I think, though, that system designers need to ask their engineers to create load following generators that can be driven by flexible heat sources. Natural gas turbines can ramp moderately quickly. Andrew Dodson did a presentation of his modeling of load following MSRs at TEAC 5 in 2013. In his model, the reactor stabilized itself in about 15 seconds following a load transient, and with a close to critically damped temperature profile.

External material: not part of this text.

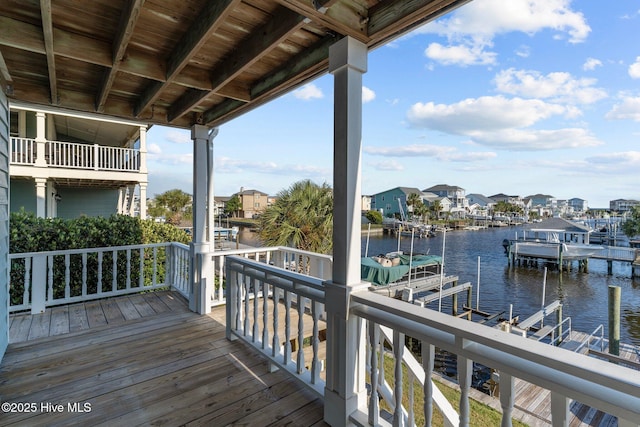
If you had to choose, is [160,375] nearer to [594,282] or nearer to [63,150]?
[63,150]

I think that's what both engineers and regulators like to see.
If I understand correctly, nuclear power is currently bsaseload (as Simon says in the presentation) because it was deliberately designed that way, and because solid fueled reactors have to deal with the delayed production of xenon-135 from the fission products tellurium-135 and iodine-135. It's the delayed production of Xe-135 from I-135 that makes NPP operators say that their main job is 'fighting xenon' (a comment I saw on Brave New Climate.) According to Wikipedia (https://en.wikipedia.org/wiki/Isotopes_of_iodine#Iodine-135), 'The process of buildup of xenon-135 from an accumulated iodine-135 can temporarily preclude a shut-down reactor from restarting. This is known as xenon-poisoning or "falling into an iodine pit".'
The MSR is a much more flexible and stable heat source. Let's give the engineers better design objectives!
I have frequrntly called attention to the load following potential of MSRs. I regrd Load following, backup, and peak power generation as potentually the most important potential for Terrestrial's IMSRs.